Millions of spouses leave the workforce every year to care for children or elderly parents, a move that can jeopardize retirement security. But if one partner is working, a spousal individual retirement account (IRA) can help close the gap.
As long as one spouse has earned income and the couple files a joint tax return, the working spouse can contribute to an IRA under the nonworking spouse’s name. That makes a spousal IRA an ideal retirement-savings tool for spouses who plan to take a pause from their careers, says Madison Sharick, a certified financial planner in Pittsburgh.
In instances in which one spouse has no taxable income, the working spouse can contribute up to the annual contribution limit to a spousal IRA; in 2024, it’s $7,000, or $8,000 for those who are 50 or older. The total contribution to a spousal IRA can’t exceed the taxable income reported on the couple’s joint federal tax return. The account is owned by the nonworking spouse, regardless of who contributes to the account, and is his or hers to keep, even if the marriage ends in divorce.
Contributing to a spousal IRA could make a big difference in the owner’s retirement security. An analysis by T. Rowe Price found that an annual contribution of $7,000 would be worth more than $307,056 in 20 years, assuming an average annual return of 7 percent. The IRS adjusts IRA contribution limits every year to account for inflation, so your total could be larger if you contribute the maximum to the IRA.

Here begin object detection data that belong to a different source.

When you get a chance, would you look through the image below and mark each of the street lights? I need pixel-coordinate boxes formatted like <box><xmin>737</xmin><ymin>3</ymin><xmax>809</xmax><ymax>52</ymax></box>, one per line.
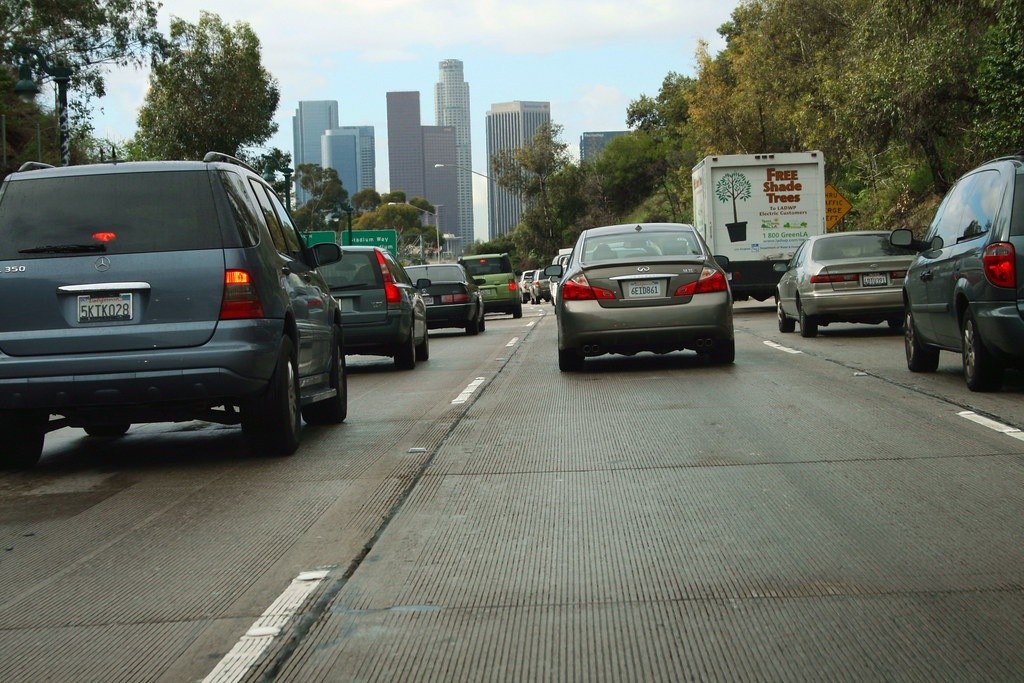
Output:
<box><xmin>388</xmin><ymin>202</ymin><xmax>440</xmax><ymax>265</ymax></box>
<box><xmin>9</xmin><ymin>44</ymin><xmax>74</xmax><ymax>167</ymax></box>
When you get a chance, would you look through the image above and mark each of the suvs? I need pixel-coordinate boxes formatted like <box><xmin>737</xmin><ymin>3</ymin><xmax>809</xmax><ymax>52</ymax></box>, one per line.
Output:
<box><xmin>890</xmin><ymin>154</ymin><xmax>1024</xmax><ymax>391</ymax></box>
<box><xmin>1</xmin><ymin>151</ymin><xmax>346</xmax><ymax>472</ymax></box>
<box><xmin>518</xmin><ymin>248</ymin><xmax>574</xmax><ymax>306</ymax></box>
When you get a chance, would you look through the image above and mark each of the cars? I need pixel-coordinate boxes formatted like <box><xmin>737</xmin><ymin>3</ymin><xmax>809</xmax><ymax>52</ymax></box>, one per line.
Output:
<box><xmin>456</xmin><ymin>253</ymin><xmax>523</xmax><ymax>319</ymax></box>
<box><xmin>319</xmin><ymin>245</ymin><xmax>430</xmax><ymax>369</ymax></box>
<box><xmin>555</xmin><ymin>223</ymin><xmax>736</xmax><ymax>372</ymax></box>
<box><xmin>772</xmin><ymin>230</ymin><xmax>919</xmax><ymax>338</ymax></box>
<box><xmin>402</xmin><ymin>262</ymin><xmax>486</xmax><ymax>336</ymax></box>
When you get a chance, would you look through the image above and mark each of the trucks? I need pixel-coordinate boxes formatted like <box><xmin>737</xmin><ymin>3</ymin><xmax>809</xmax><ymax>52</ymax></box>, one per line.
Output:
<box><xmin>692</xmin><ymin>150</ymin><xmax>826</xmax><ymax>305</ymax></box>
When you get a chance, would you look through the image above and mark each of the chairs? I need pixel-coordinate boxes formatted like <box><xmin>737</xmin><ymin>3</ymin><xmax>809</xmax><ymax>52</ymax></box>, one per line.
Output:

In addition to boosting the nonworking spouse’s savings, contributions to a spousal IRA can reduce the couple’s tax bill by allowing them to save more for retirement on a tax-advantaged basis, says Jeff McDermott, a certified financial planner in Saint Johns, Fla. Like regular IRAs, spousal IRAs come in two flavors: traditional and Roth. Contributions to a traditional spousal IRA are pretax; withdrawals are taxed as ordinary income, and they’re subject to a 10 percent penalty if the owner withdraws funds before age 59½. Traditional IRAs are also subject to required minimum distributions, which currently kick in at age 73.
Contributions to a spousal Roth IRA are made with after-tax dollars, but withdrawals of earnings and contributions are tax-free as long as the IRA owner is 59½ or older and has owned the Roth for at least five years. And you don’t have to take RMDs from a Roth. However, as with regular Roth IRAs, spousal Roth IRAs are subject to income limits on contributions. For 2024, married couples with modified adjusted gross income (MAGI) of less than $230,000 can make the full contribution to a spousal Roth IRA. Couples with MAGI of at least $230,000 and less than $240,000 can make a reduced contribution, while couples with MAGI of $240,000 or more are ineligible to contribute to a Roth.
You can open a spousal IRA with a brokerage firm, just as you would with a regular IRA. You can allocate the funds to various investments based on your age and risk tolerance.